By Justin Boron
Stephen Feit remembers his dead father, not through images ingrained in his memory, but through entries into U.S. Census documents.
His father left him in the state of New York when he was three.
And Feit, 78, had little knowledge of what happened to him after that.
The archive facility, in which the Fayetteville resident studied Friday, is the kind of place where he reunited with his long lost father, even if only through historical documents.
Before that Feit said he had no memory of him.
He told of his quest in Morrow Friday just hours after the new $28.5 million national archives facility opened to the public for the first time, ending two years of planning and construction.

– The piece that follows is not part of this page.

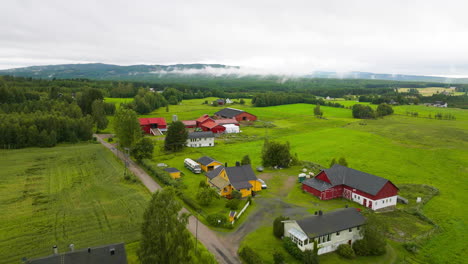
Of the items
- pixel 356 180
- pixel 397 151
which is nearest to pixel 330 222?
pixel 356 180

The National Archives and Records Administration of the Southeast Region moved from East Point and into the 115,000- square-foot building near Clayton College & State University and next to the new state archives.
The two archives facilities are part of the Gateway Village redevelopment project, which officials hope will become a mixed-use village, bustling with students and researchers by the time development finishes sometime around 2010.
Over the next three months, federal archives staff will transfer all of the documents in East Point into 230,000 cubic feet in storage space in Morrow.
For Feit, he said the new facility means future journeys into the past in a much bigger, modern facility.
Having rediscovered his father, who he found had changed his name to Leopold Fox, Feit has gone on other quests, trying to track down his ancestors.
One of his most fascinating discoveries was that his Austrian ancestors last name started with a 'V'
"Veit" as opposed to Feit, he said.
The revelation is not that surprising given the number of names changed during the waves of immigration early in the century, said Gloria Lucas of the Augusta Genealogical Society, who was the first researcher to enter the facility Friday.
"We genealogists know that spelling pretty much means nothing," she said.
Local dignitaries, behind the Gateway Village project, addressed a crowd of about 150 at a ribbon cutting ceremony.
Morrow Mayor Jim Millirons said he never had a doubt about the archives' fruition.
"You saw a vision without very many resources," he said.
The future of the facility, which contains everything from draft cards to momentous documents of the Civil Rights Movement, will be a place where local clubs and governments can meet and where people visit to see exhibits of original documents, said James McSweeney, the regional administrator for archives in the Southeast region.
"I would love to be able to rent out this space to (public groups)," he said.
He also said eventually documents like civil rights leader Rosa Parks police booking report could be on display.
Original correspondence about the atom bomb might even exhibited sometime in the future, McSweeney said.